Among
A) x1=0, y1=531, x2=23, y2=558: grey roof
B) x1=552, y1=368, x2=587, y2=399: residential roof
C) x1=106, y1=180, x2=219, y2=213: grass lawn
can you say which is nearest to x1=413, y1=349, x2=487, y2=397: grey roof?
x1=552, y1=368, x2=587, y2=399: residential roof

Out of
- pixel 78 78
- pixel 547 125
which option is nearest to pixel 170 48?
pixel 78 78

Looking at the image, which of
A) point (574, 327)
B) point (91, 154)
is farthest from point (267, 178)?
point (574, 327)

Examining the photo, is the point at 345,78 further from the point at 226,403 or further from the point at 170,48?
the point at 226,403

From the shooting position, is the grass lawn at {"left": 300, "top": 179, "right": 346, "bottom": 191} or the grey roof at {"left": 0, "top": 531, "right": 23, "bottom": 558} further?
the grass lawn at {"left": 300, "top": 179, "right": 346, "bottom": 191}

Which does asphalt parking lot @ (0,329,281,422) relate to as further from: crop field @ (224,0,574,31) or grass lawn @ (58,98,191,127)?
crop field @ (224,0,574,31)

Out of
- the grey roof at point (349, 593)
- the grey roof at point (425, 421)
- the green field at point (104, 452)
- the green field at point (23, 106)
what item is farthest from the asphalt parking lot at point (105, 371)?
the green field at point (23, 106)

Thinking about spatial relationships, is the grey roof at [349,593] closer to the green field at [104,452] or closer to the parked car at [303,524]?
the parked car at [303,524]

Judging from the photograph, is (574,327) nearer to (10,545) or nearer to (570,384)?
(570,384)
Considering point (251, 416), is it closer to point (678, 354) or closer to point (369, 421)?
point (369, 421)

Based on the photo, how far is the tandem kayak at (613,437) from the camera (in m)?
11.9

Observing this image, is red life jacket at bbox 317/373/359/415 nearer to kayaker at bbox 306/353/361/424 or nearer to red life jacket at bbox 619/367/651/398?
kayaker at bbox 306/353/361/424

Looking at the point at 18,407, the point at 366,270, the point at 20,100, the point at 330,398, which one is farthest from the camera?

- Written exercise
In all of the items above, change "grey roof" to "gray roof" and leave every other word the same.

- Exercise solution
Among
A) x1=0, y1=531, x2=23, y2=558: gray roof
B) x1=552, y1=368, x2=587, y2=399: residential roof
C) x1=106, y1=180, x2=219, y2=213: grass lawn
can you say which is nearest to x1=413, y1=349, x2=487, y2=397: gray roof?
x1=552, y1=368, x2=587, y2=399: residential roof

Out of
- pixel 78 78
- pixel 547 125
which option is nearest to pixel 170 48?
pixel 78 78

Looking at the image, which of
A) point (574, 327)
B) point (91, 154)
is farthest from point (267, 178)?
point (574, 327)

Examining the photo, is the point at 345,78 further from the point at 226,403 or further from the point at 170,48?
the point at 226,403

From the shooting position, is the grass lawn at {"left": 300, "top": 179, "right": 346, "bottom": 191} or the gray roof at {"left": 0, "top": 531, "right": 23, "bottom": 558} further?
the grass lawn at {"left": 300, "top": 179, "right": 346, "bottom": 191}

Which does asphalt parking lot @ (0,329,281,422) relate to as further from: crop field @ (224,0,574,31) or grass lawn @ (58,98,191,127)?
crop field @ (224,0,574,31)

Out of
- the gray roof at point (349, 593)
- the gray roof at point (425, 421)
- the green field at point (104, 452)
- the green field at point (23, 106)
what item is farthest from the asphalt parking lot at point (105, 371)?
the green field at point (23, 106)

Thinking about spatial relationships, is the gray roof at [349,593] closer to the green field at [104,452] or closer to the parked car at [303,524]?
the parked car at [303,524]

Judging from the photograph, is (574,327) nearer to (10,545) or nearer to (570,384)?
(570,384)
Considering point (251, 416), is it closer to point (678, 354) or closer to point (369, 421)?
point (369, 421)

Based on the photo, how far is the tandem kayak at (613,437) from the camera (in m)?
11.9

Observing this image, is red life jacket at bbox 317/373/359/415 nearer to kayaker at bbox 306/353/361/424 or nearer to red life jacket at bbox 619/367/651/398?
kayaker at bbox 306/353/361/424

Looking at the point at 18,407, the point at 366,270, the point at 20,100, the point at 330,398, which one is farthest from the camera?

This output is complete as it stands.